Scraped caption text data

────────────────────

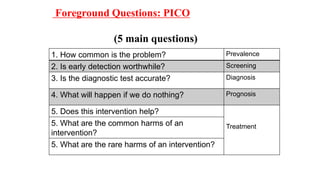 Foreground Questions: PICO
(5 main questions)
1. How common is the problem? Prevalence
2. Is early detection worthwhile? Screening
3. Is the diagnostic test accurate? Diagnosis
4. What will happen if we do nothing? Prognosis
5. Does this intervention help?
Treatment5. What are the common harms of an
intervention?
5. What are the rare harms of an intervention?
 
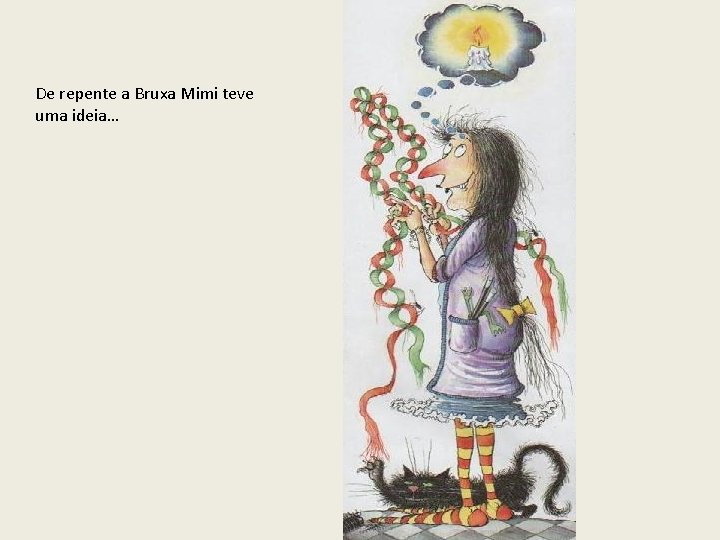 De repente a Bruxa Mimi teve uma ideia… 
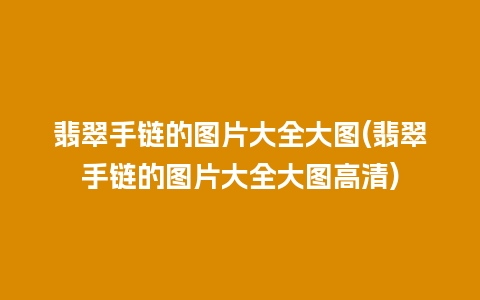 翡翠手链的图片大全大图(翡翠手链的图片大全大图高清)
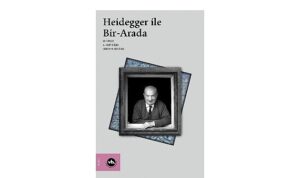 heidegger-calismalarina-kapsamli-bir-katki-heidegger-ile-bir-arada.jpg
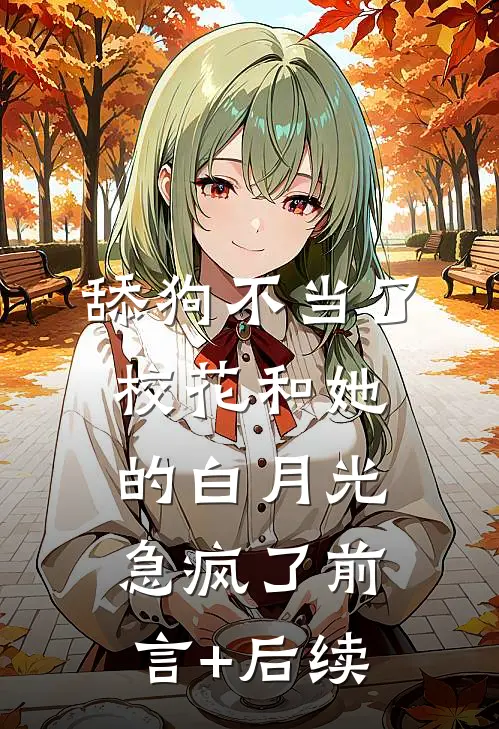 舔狗不当了，校花和她的白月光急疯了前言+后续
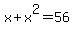x+%2B+x%5E2+=+56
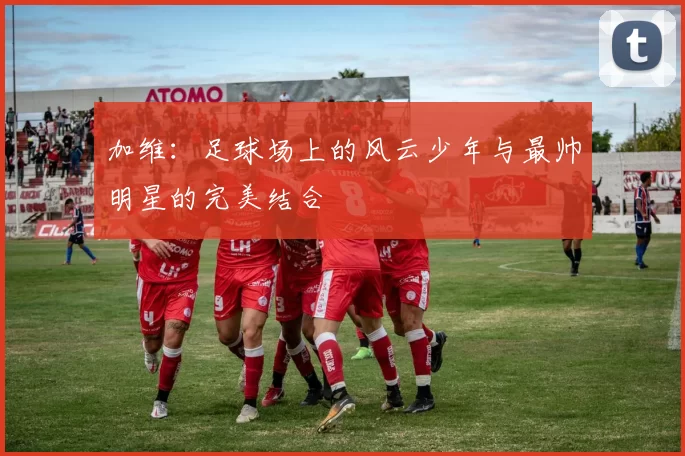 加维：足球场上的风云少年与最帅明星的完美结合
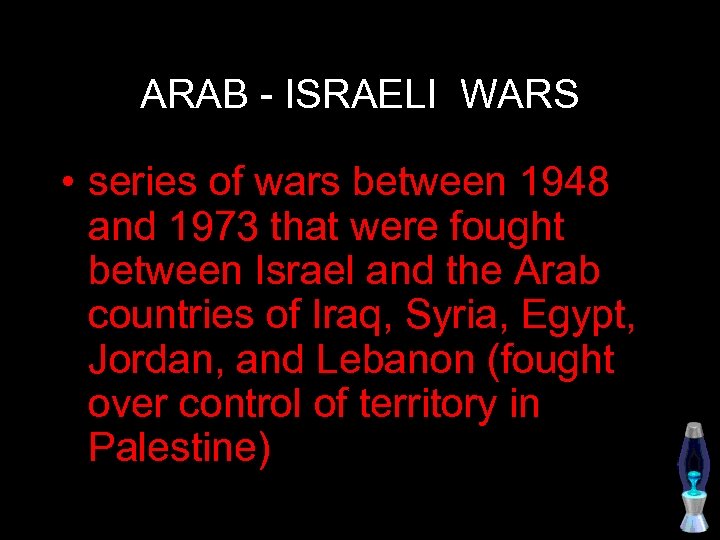 ARAB - ISRAELI WARS • series of wars between 1948 and 1973 that were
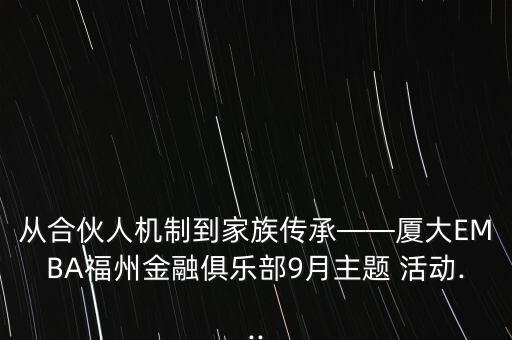 從合伙人機(jī)制到家族傳承——廈大EMBA福州金融俱樂部9月主題 活動...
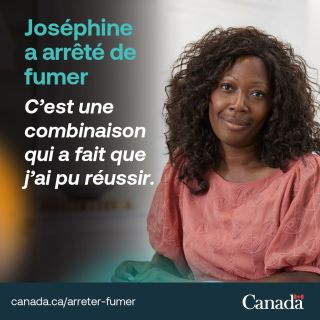 Une femme à côté du titre&nbsp;: Joséphine a arrêté de fumer. C'est une combinaison qui a fait que j'ai pu réussir.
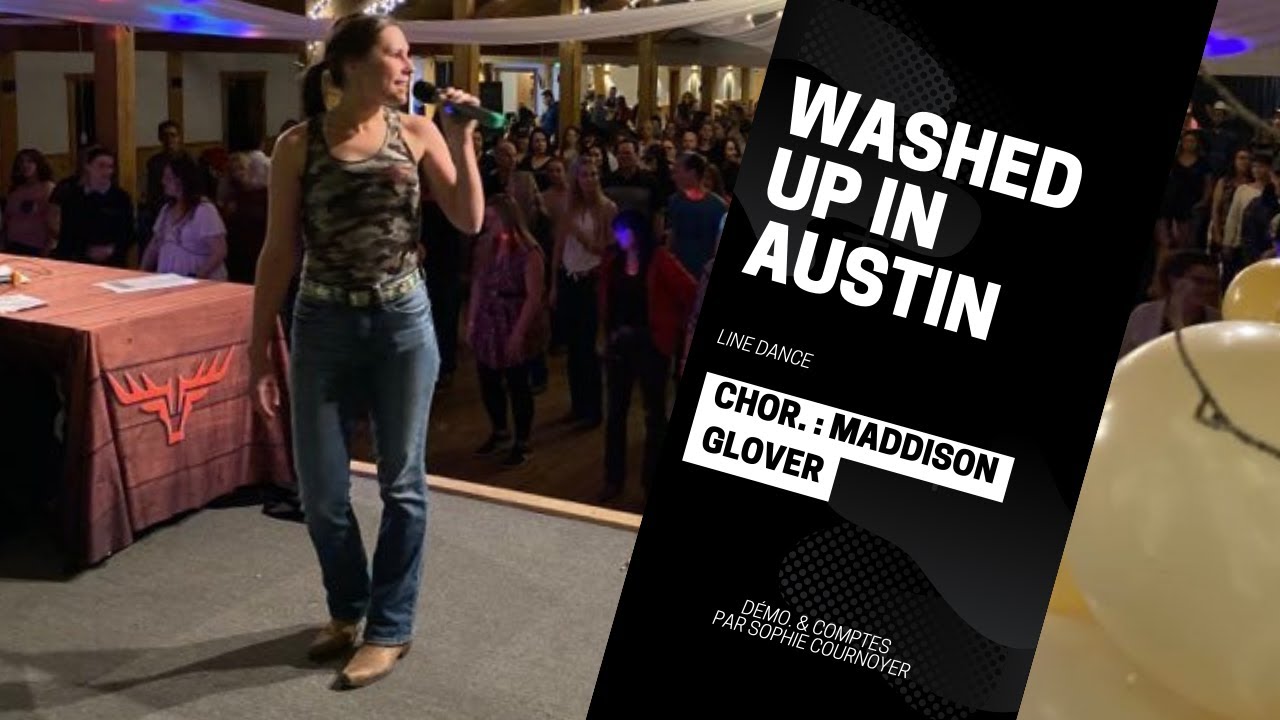 Washed Up in Austin (Démo. & Comptes, Line Dance, niv. Inter., chor. : Maddison Glover)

────────────────────

Please transcribe, word for word, every line from the one containing "加维：足球场上的风云少年与最帅明星的完美结合" through the last line of the records, both included, and leave the pictures out.

● **Task solution**:
 加维：足球场上的风云少年与最帅明星的完美结合
 ARAB - ISRAELI WARS • series of wars between 1948 and 1973 that were
 從合伙人機(jī)制到家族傳承——廈大EMBA福州金融俱樂部9月主題 活動...
 Une femme à côté du titre&nbsp;: Joséphine a arrêté de fumer. C'est une combinaison qui a fait que j'ai pu réussir.
 Washed Up in Austin (Démo. & Comptes, Line Dance, niv. Inter., chor. : Maddison Glover)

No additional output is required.